When an ExperimentSet
is executed by an ExperimentRunner
, it is first converted into a CommandDAG
representing a DAG of commands. In this graph, there is a node for each command, and an edge from X to Y if X produces the input of Y. The commands are then executed according to a topological sort of the graph, so as to respect dependencies between commands.
Two optimizations are performed to eliminate duplicated computation. The first is to only execute commands whose outputs don’t exist. The second is to eliminate duplicate nodes that are present when experiments partially overlap, like when an ExperimentSet
is created with multiple experiments that generate the same chips:
Running locally¶
A rastervision run local ...
command will use the LocalExperimentRunner
, which
builds a Makefile based on the DAG and then executes it on the host machine. This will run multiple experiments in parallel.
Running on AWS Batch¶
rastervision run aws_batch ...
will execute the commands on AWS Batch. This provides
a powerful mechanism for running Raster Vision experiment workflows. It allows
for queues of CPU and GPU instances to have 0 instances running when not in use. With the running of a
single command on your own machine, AWS Batch will increase the instance count to meet
the workload with low-cost spot instances, and terminate the instances when the queue
of commands is finished. It can also run some commands on CPU instances (like chip
), and others on GPU (like train
), and will run multiple experiments in parallel.
The AWSBatchExperimentRunner
executes each command by submitting a job to Batch, which executes the rastervision run_command
inside the Docker image configured in the Batch job definition.
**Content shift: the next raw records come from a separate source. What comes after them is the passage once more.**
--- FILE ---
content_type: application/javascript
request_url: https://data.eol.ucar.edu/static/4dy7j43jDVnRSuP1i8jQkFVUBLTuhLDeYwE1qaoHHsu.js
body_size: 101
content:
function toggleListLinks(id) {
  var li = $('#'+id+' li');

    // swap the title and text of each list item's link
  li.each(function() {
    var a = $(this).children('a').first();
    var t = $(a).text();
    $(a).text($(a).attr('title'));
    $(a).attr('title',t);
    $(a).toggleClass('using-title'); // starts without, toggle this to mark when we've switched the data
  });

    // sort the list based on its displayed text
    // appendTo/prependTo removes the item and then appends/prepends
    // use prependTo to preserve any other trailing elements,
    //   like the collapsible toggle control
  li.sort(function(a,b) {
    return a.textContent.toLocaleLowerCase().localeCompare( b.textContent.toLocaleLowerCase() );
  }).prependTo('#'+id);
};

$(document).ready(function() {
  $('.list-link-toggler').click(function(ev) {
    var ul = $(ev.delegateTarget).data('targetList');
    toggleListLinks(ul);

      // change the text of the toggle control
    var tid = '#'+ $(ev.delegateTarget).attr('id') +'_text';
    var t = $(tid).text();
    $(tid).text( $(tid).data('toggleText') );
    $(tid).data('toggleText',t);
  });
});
Commands that are dependent on an upstream command are submitted as a job after the upstream
command’s job, with the jobId of the upstream command job as the parent jobId. This way
AWS Batch knows to wait to execute each command until all upstream commands are finished
executing, and will fail the command if any upstream commands fail.
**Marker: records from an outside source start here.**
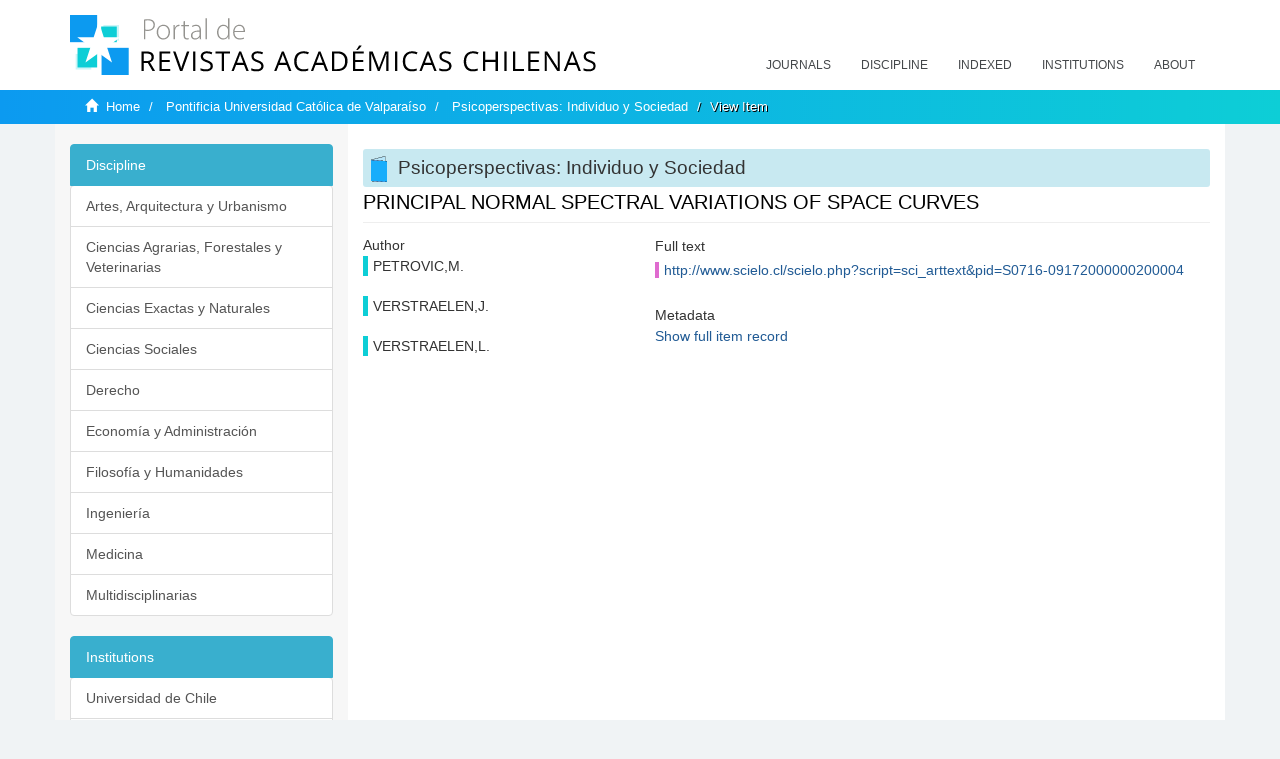

--- FILE ---
content_type: text/css;charset=ISO-8859-1
request_url: https://revistaschilenas.uchile.cl/themes/Mirage2/styles/jcarousel.responsive.css
body_size: 787
content:
.jcarousel-wrapper {
    margin: 20px auto;
    position: relative;
    padding: 0 20px;
   
}

/** Carousel **/

.jcarousel {
    position: relative;
    overflow: hidden;
    width: 100%;
}

.jcarousel ul {
    width: 10000em;
    position: relative;
    list-style: none;
    margin: 0;
    padding: 0;
}

.jcarousel li {
    width: 170px;
    float: left;
    border: 1px solid #fff;
    -moz-box-sizing: border-box;
    -webkit-box-sizing: border-box;
    box-sizing: border-box;
    text-align: -webkit-center;
    text-align: -moz-center;
}

.jcarousel img {
    display: block;
    max-width: 111px;
    max-height: 138px;
    height: auto !important;
}

/** Carousel Controls **/

.jcarousel-control-prev,
.jcarousel-control-next {
    position: absolute;
    top: 50%;
    margin-top: -15px;
    width: 30px;
    height: 30px;
    text-align: center;
    background: #39AFCE;
    color: #fff;
    text-decoration: none;
    font: 22px/31px Arial, sans-serif;
    -webkit-border-radius: 30px;
    -moz-border-radius: 30px;
    border-radius: 30px;
}
a.jcarousel-control-prev, a.jcarousel-control-next {
    text-decoration: none;
}

.jcarousel-control-prev:hover,
.jcarousel-control-next:hover {background: #1a7085;}

a:hover.jcarousel-control-prev, a:hover.jcarousel-control-next {
    text-decoration: none;
    color:#ffffff;
}

.jcarousel-control-prev {
    left: 15px;
}

.jcarousel-control-next {
    right: 15px;
}

/** Carousel Pagination **/

.jcarousel-pagination {
    position: absolute;
    bottom: -40px;
    left: 50%;
    -webkit-transform: translate(-50%, 0);
    -ms-transform: translate(-50%, 0);
    transform: translate(-50%, 0);
    margin: 0;
}

.jcarousel-pagination a {
    text-decoration: none;
    display: inline-block;

    font-size: 11px;
    height: 10px;
    width: 10px;
    line-height: 10px;

    background: #fff;
    color: #4E443C;
    border-radius: 10px;
    text-indent: -9999px;

    margin-right: 7px;


    -webkit-box-shadow: 0 0 2px #4E443C;
    -moz-box-shadow: 0 0 2px #4E443C;
    box-shadow: 0 0 2px #4E443C;
}

.jcarousel-pagination a.active {
    background: #4E443C;
    color: #fff;
    opacity: 1;

    -webkit-box-shadow: 0 0 2px #F0EFE7;
    -moz-box-shadow: 0 0 2px #F0EFE7;
    box-shadow: 0 0 2px #F0EFE7;
}

@media (max-width: 425px){
.jcarousel li {
    width: 142px;}
    
 @media (max-width: 360px){
.jcarousel ul {
    margin: 0 0 0 10px;
}
.jcarousel li {
    width: 150px;
    padding: 0 5px 0 6px;
}}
If you are running on AWS Batch or any other remote runner, you will not be able to use your local file system to store any of the data associated with an experiment - this includes plugin files.
Note
To run on AWS Batch, you’ll need the proper setup. See Setting up AWS Batch for instructions.
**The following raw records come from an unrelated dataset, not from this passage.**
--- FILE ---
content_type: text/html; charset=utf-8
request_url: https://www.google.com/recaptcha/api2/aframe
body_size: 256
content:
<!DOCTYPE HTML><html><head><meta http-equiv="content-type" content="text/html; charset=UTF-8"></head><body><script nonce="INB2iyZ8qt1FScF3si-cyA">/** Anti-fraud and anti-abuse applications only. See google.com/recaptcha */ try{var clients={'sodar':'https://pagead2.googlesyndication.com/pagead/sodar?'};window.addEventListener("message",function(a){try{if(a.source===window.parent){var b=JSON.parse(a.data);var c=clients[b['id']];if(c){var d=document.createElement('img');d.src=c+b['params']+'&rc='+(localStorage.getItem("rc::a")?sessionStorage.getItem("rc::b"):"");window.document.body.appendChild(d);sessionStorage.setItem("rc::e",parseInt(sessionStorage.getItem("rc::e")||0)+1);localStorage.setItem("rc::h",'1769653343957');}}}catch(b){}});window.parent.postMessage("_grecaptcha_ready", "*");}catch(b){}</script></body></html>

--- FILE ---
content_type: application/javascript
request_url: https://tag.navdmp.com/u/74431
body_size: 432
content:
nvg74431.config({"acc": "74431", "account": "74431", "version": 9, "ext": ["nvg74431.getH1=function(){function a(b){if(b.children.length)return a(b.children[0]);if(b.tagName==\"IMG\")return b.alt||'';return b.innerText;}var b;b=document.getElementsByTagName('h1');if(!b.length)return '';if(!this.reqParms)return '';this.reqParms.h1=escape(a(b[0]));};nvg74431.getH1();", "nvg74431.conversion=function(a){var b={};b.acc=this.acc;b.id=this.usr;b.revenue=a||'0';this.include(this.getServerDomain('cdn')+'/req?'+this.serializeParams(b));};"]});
Running commands in Parallel¶
Raster Vision can run certain commands in parallel, such as the CHIP and PREDICT commands. To do so, use the --splits option in the run
command of the CLI.
Commands implement a split
method on them, that either returns the original command if they
cannot be split, e.g. with training, or a sequence of commands that each do a subset of the work. For instance, using --splits 5
on a CHIP
command over
50 training scenes and 25 validation scenes will result in 5 CHIP commands, that can be run
in parallel, that will each create chips for 15 scenes.
The command DAG that is given to the experiment runner is constructed such that each split command
can be run in parallel if the runner supports parallelization, and that any command that is dependent on
the output of the split command will be dependent on each of the splits. So that means, in the above example,
a TRAIN
command, which was dependent on a single CHIP
command pre-split, will be dependent each of the
5 individual CHIP
commands after the split.
Each runner will handle parallelization differently. For instance, the local runner will run each of the splits simultaneously, so be sure the split number is in relation to the number of CPUs available. The AWS Batch runner will submit jobs for each of the command splits, and the Batch Compute Environment will dictate how many resources are available to run Batch jobs simultaneously.